Nossos modelos de evolução da paisagem mostram como uma sequência de eventos ligados à fissura pode resultar em uma escarpa, bem como em um planalto estável e plano, mesmo que uma camada de vários milhares de metros de rochas tenha sido erodida, – explicou Jean Braun, professor de modelagem de processos da superfície da Terra na GFZ Potsdam, também baseado na Universidade de Potsdam.

O estudo da equipe fornece uma nova explicação para os movimentos verticais intrigantes de crátons longe das bordas dos continentes, onde a elevação é mais comum.

Dr. Steve Jones, Professor Associado em Sistemas Terrestres na Universidade de Birmingham, acrescentou: O que temos aqui é um argumento convincente de que o rifting pode, em certas circunstâncias, gerar diretamente células de convecção do manto superior de longa duração em escala continental, e esses sistemas convectivos iniciados pelo rifting têm um efeito profundo na topografia da superfície da Terra, erosão, sedimentação e distribuição de recursos naturais.-

Conclusão e Direções Futuras:

A equipe concluiu que a mesma cadeia de perturbações do manto que faz com que os diamantes subam rapidamente do interior profundo da Terra também molda fundamentalmente as paisagens continentais, influenciando uma série de fatores, desde climas regionais e biodiversidade até padrões de assentamento humano.
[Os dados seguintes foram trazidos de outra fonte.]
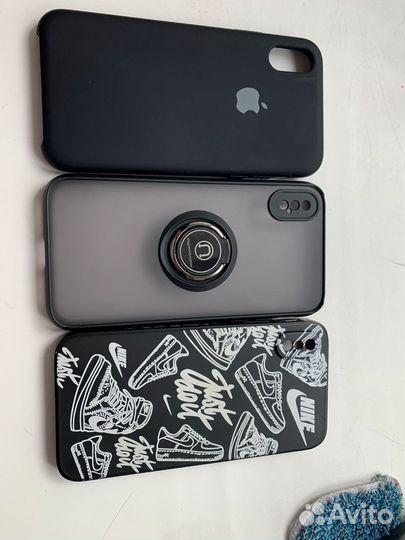 iPhone Xs, 64 ГБ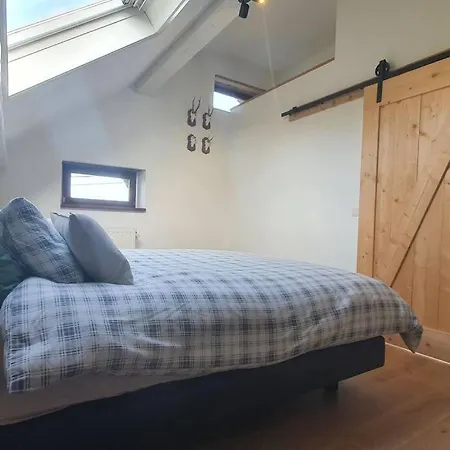 Charmante Duplex Apartmán Andenne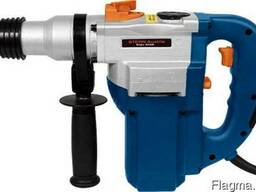 Аренда перфоратора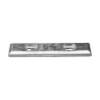 Bolt-on bar anode UK TYPE - Sealine 450X100X12 H.C. 230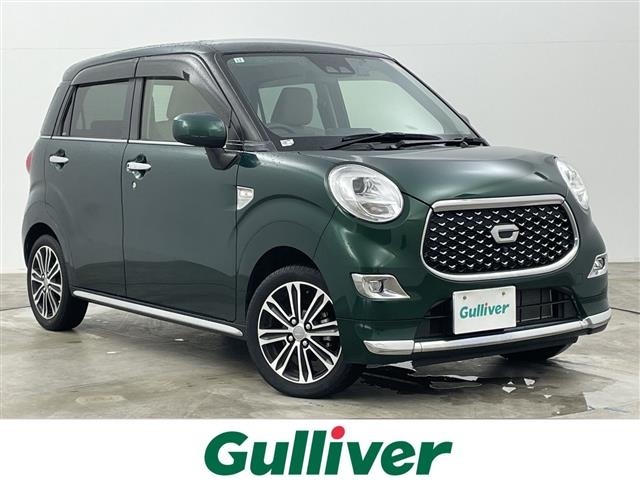 Daihatsu CAST 2019 7897086-0
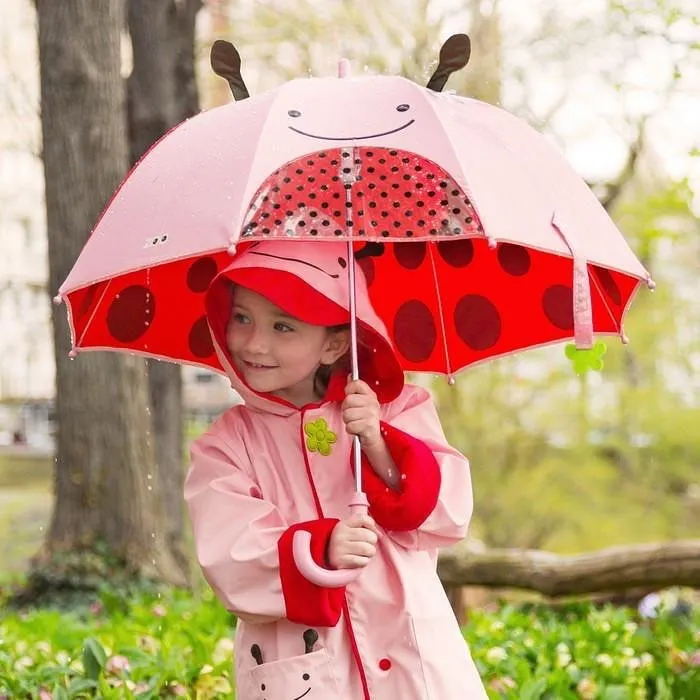 Preparing for Davao's Rainy Days: Umbrella or Raincoat Essential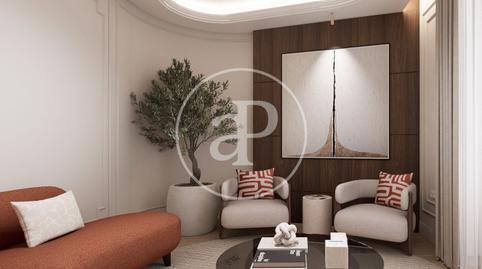 Foto 4 von Wohnung zum Verkauf in C. de Argensola, Justicia - Chueca,  Madrid Capital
O Professor Gernon, que recebeu uma grande bolsa filantrópica da WoodNext Foundation, administrada pela Greater Houston Community Foundation, para estudar o resfriamento global, explicou que a ruptura continental perturba não apenas as camadas profundas da Terra, mas também tem efeitos que reverberam pela superfície dos continentes, antes considerados estáveis.

A desestabilização dos núcleos dos continentes deve ter impactado também os climas antigos, concluiu o Professor Gernon.